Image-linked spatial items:

━━━━━━━━━━

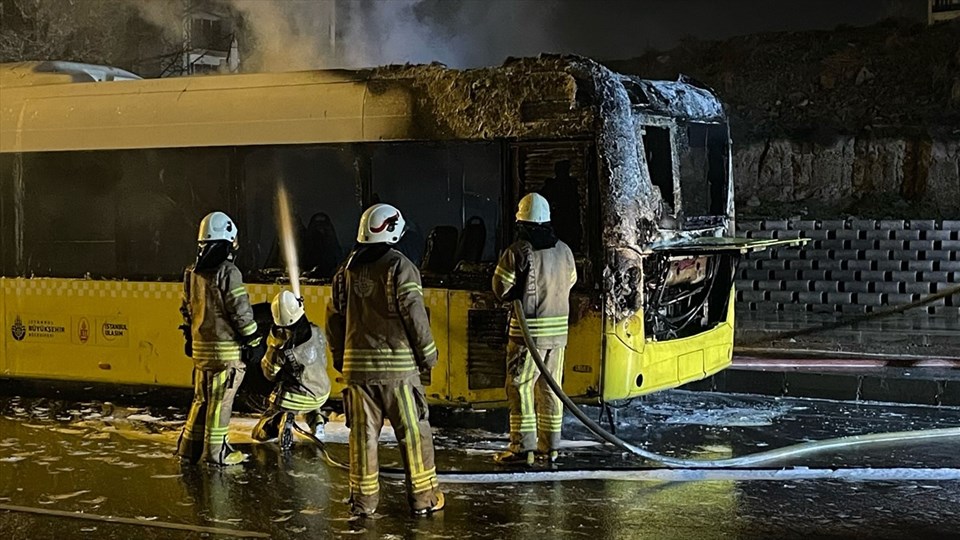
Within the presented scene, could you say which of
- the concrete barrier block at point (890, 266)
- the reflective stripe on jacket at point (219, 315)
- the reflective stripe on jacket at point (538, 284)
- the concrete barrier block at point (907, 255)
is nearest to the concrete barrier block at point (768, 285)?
the concrete barrier block at point (890, 266)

━━━━━━━━━━

## Exercise brief:
Could you copy the items word for word, starting at their beginning and stopping after the line that contains "- the concrete barrier block at point (907, 255)"? Leave the picture out of your reply.

## The completed task:
Within the presented scene, could you say which of
- the concrete barrier block at point (890, 266)
- the reflective stripe on jacket at point (219, 315)
- the reflective stripe on jacket at point (538, 284)
- the concrete barrier block at point (907, 255)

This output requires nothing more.